They say that the world of art is intangible. It is not true, because it is even more realistic than life itself! Well, it could seem than there is nothing special in glass jars of pickles, in a kitchen cutting board with two pieces of meat, in bay leaves, pepper box and cloves of garlic, or in high platform shoes, bedside table lamp and DJ stand for plates? But the artist saw an echo of time in those things, he remembered that time and stopped it in space, turning it into a harmonic component of his own world, where sea roars silently and a single wave that was rolling stopped somewhere in the ocean of space with a merry noise, without causing any damage, where rooms are illuminated with blue, yellow, and pink lights, and white lamp shades go down to soft arm chairs and The Beatles music blends up with fragrant breath of just brewed coffee.

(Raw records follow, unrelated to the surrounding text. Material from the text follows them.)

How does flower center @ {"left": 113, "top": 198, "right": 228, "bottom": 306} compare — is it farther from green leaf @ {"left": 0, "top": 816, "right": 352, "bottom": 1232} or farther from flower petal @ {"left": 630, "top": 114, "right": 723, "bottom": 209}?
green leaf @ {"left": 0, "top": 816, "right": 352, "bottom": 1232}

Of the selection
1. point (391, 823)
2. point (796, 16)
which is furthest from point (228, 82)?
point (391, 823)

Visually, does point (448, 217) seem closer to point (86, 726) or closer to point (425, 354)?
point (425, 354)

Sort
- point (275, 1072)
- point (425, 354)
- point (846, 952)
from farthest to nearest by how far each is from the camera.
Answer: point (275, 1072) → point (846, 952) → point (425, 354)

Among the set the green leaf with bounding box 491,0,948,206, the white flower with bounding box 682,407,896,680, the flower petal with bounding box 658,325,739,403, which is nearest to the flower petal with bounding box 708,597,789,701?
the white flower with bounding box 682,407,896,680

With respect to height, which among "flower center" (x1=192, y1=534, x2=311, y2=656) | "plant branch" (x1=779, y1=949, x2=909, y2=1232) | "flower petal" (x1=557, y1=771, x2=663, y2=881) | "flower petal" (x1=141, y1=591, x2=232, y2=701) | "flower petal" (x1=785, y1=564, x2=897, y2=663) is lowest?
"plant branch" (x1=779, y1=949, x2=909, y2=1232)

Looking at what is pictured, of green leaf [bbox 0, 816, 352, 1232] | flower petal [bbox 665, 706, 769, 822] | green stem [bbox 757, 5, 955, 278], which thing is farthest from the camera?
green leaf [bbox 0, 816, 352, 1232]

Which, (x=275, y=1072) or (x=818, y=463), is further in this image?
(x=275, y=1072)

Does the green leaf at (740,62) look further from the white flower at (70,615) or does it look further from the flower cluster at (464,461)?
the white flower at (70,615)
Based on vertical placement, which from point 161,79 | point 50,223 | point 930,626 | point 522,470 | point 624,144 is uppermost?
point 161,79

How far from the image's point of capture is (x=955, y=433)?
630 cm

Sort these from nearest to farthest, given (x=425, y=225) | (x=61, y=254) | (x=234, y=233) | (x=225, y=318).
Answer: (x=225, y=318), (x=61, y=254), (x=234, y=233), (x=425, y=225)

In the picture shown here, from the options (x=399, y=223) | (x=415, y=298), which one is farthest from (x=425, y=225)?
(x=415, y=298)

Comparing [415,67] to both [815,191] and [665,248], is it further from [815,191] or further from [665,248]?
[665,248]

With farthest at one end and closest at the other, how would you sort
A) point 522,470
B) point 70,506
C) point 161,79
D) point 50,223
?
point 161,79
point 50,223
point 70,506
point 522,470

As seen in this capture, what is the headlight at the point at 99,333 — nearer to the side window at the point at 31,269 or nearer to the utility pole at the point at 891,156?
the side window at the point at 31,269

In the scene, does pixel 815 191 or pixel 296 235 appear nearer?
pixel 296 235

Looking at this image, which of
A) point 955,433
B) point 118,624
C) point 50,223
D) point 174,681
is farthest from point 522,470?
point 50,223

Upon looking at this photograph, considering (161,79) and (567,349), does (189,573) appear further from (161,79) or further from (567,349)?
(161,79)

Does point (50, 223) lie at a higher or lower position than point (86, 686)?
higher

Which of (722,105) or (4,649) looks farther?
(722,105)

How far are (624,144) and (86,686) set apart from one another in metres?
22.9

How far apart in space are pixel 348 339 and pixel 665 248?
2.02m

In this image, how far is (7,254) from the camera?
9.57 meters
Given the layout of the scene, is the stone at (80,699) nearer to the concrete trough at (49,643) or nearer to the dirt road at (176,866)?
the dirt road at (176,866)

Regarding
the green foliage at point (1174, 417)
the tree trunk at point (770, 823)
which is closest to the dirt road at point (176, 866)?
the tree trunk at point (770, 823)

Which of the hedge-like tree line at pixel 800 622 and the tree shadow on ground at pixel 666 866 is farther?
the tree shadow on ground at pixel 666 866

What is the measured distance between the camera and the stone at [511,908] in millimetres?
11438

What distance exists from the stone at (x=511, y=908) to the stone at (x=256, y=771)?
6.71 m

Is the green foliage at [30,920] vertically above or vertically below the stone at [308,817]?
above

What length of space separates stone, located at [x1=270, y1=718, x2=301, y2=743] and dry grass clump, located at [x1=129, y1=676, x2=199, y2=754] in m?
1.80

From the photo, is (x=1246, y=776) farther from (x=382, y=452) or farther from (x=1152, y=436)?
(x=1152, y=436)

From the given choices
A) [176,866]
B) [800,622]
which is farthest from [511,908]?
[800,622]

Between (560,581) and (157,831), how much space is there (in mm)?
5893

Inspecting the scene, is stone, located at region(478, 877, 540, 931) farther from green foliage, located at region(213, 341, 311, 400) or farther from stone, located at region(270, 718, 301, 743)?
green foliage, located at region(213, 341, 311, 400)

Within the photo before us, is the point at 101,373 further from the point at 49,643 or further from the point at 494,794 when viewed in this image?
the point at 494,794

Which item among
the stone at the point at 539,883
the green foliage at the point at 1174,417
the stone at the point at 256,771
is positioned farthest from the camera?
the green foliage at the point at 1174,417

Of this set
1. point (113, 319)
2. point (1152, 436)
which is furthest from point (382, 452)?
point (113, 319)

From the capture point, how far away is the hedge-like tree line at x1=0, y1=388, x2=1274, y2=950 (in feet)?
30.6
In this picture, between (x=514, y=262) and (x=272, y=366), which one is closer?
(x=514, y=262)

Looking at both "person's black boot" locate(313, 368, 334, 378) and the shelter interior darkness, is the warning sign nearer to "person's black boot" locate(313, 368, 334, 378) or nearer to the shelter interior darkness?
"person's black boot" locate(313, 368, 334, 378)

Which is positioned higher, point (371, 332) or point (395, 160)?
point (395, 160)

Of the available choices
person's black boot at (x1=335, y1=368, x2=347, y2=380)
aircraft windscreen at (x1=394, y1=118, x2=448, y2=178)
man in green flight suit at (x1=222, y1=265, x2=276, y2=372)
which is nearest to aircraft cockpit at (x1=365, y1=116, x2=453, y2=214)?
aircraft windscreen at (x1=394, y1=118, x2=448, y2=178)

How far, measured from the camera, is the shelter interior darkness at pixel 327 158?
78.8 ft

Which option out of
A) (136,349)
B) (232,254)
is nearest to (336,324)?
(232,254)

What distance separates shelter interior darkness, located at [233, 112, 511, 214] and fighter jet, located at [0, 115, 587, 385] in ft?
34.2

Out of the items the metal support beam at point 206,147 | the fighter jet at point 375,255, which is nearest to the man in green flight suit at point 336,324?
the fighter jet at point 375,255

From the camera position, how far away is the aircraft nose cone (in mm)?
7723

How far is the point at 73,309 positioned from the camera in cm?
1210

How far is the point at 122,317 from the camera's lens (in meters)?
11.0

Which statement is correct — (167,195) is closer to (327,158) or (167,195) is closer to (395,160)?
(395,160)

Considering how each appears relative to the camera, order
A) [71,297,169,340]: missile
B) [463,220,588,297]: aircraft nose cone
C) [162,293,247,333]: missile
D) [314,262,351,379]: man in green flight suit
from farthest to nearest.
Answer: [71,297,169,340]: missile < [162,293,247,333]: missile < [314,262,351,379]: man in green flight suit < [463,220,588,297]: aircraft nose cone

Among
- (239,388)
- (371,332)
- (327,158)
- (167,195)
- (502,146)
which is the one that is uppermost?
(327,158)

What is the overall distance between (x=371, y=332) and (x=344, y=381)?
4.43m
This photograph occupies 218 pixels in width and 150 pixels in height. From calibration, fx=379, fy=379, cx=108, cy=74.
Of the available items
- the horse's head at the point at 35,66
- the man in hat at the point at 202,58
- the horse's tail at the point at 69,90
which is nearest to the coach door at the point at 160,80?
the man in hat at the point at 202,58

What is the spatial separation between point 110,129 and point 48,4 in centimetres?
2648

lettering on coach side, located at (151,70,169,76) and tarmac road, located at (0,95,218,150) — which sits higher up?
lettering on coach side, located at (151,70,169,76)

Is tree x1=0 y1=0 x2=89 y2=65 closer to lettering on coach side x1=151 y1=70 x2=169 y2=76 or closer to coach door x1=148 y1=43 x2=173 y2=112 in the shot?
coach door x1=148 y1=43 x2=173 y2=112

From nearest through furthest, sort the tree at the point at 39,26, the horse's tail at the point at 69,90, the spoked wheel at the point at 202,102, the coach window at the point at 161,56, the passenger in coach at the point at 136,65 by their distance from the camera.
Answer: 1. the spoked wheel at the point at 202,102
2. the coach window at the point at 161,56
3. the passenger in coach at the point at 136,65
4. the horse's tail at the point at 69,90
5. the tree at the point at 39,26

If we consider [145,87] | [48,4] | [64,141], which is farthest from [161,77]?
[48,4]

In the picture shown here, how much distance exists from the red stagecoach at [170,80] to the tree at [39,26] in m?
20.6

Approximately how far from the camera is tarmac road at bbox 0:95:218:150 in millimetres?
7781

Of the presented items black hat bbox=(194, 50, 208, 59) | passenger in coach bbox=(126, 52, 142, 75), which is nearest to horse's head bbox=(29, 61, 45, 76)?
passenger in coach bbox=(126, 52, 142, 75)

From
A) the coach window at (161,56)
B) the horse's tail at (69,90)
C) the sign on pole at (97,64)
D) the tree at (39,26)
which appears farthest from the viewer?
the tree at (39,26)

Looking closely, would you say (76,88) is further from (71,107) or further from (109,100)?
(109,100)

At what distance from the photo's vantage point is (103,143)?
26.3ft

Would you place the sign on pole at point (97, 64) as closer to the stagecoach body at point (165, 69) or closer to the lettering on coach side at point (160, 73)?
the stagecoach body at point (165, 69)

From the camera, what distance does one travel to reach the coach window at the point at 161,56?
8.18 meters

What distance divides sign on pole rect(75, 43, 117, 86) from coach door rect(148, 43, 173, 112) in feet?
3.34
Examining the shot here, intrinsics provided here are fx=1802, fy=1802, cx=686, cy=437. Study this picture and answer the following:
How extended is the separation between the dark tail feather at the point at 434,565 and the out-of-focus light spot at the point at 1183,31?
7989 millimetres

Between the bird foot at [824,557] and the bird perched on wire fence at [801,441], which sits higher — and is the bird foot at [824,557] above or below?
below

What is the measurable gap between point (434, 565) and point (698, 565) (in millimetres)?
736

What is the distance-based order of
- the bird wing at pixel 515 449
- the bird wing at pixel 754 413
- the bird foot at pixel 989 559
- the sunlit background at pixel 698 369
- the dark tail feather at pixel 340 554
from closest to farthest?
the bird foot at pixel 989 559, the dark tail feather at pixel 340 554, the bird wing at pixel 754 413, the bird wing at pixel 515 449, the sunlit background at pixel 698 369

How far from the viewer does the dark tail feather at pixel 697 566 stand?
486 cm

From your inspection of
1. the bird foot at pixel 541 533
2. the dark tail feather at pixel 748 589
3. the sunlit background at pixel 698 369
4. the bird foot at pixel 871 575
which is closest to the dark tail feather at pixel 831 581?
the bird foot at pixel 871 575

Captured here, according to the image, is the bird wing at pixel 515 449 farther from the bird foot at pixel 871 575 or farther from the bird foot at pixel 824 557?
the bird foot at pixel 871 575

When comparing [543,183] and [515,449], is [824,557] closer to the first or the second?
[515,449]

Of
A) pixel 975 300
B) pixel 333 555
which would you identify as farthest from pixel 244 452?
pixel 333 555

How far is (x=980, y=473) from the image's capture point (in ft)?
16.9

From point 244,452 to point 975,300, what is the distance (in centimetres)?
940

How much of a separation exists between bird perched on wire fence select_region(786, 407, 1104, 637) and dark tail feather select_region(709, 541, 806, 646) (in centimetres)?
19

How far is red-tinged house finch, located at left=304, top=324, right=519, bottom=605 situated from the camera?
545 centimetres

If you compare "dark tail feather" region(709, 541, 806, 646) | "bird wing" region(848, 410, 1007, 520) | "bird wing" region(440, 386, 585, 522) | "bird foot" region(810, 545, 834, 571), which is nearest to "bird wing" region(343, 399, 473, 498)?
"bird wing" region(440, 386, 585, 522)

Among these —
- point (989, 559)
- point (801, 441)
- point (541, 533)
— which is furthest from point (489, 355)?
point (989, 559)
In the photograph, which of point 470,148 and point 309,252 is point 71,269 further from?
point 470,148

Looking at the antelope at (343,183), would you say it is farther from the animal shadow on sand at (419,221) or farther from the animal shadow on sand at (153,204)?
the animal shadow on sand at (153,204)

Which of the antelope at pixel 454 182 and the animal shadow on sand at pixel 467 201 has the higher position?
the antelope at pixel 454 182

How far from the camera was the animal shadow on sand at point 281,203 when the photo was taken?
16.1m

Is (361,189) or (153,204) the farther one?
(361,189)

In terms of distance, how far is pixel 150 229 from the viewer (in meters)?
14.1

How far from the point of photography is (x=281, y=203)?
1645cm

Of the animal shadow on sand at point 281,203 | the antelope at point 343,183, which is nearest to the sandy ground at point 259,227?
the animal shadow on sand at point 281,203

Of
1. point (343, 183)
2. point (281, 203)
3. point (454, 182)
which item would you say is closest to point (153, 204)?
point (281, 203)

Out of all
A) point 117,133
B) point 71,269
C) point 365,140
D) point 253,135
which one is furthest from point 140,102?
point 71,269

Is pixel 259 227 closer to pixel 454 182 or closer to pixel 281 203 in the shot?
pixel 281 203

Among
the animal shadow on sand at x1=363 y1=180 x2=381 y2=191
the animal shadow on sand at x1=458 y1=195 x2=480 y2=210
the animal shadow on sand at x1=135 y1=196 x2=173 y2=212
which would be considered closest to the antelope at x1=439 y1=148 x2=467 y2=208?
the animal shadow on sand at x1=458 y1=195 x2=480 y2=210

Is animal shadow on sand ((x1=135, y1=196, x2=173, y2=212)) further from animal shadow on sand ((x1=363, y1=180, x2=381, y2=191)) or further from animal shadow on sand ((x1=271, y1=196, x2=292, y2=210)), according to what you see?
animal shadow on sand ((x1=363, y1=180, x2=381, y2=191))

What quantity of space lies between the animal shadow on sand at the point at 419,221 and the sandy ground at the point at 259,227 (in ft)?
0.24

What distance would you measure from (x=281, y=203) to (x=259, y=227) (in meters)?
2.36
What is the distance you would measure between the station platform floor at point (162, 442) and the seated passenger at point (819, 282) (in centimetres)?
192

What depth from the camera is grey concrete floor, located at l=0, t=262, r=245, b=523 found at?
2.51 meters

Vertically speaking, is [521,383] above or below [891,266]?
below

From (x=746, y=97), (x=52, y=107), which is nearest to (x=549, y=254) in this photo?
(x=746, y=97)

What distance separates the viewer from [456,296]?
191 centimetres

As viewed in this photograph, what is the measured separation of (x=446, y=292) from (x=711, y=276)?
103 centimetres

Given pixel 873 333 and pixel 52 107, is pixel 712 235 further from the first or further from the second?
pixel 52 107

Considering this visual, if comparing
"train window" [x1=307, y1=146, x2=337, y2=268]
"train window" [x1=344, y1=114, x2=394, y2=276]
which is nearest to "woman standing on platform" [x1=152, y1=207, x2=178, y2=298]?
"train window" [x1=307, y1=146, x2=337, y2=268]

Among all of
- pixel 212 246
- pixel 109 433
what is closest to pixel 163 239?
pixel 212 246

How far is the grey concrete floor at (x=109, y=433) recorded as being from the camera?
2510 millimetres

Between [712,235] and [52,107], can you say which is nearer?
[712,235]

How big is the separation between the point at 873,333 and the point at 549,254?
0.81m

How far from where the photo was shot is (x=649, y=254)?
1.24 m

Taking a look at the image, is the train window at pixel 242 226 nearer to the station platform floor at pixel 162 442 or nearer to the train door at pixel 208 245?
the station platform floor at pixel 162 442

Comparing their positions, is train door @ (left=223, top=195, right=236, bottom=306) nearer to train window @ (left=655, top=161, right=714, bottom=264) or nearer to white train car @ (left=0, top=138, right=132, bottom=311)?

Lipatov called his paintings “small pictures.” Perhaps, for him they were only a small expressed part of his great creative life. His paintings for me are like a Hello from childhood, like greeting cards, that stand next to the lights of New Year’s tree decorations, first snow outside the window, first snowdrops, smell of mother’s sweet pie, cherry blossom, with things that we describe with a word “miracle.” His works give rise to the miracle of spiritual joy. He is one of the faithful to life, he argues that it is not something monotone and terrible, like it may appear from TV screens, newspaper pages, unpaid receipts for utilities, and doors of clerks’ offices. “Mafia is immortal” – this slogan sounds ironically and funny in his pictures, he knew that all of us are mortal. Everything comes to an end at some point, only soul is immortal.

Lipatov passed away in the bloom of his talent (he wasn’t yet 49 years old). It happened on January 13, 2010. But he left us a legacy of his works, which are now successfully exhibited in museums. You would want to look at his paintings again and again, study familiar and at the same time unfamiliar faces, look for answers to rebuses of his naive but kind and wise art.

Now the works by the artist can be seen at Vernissage at Kirovohrad Oblast Scientific Library (Department of Art).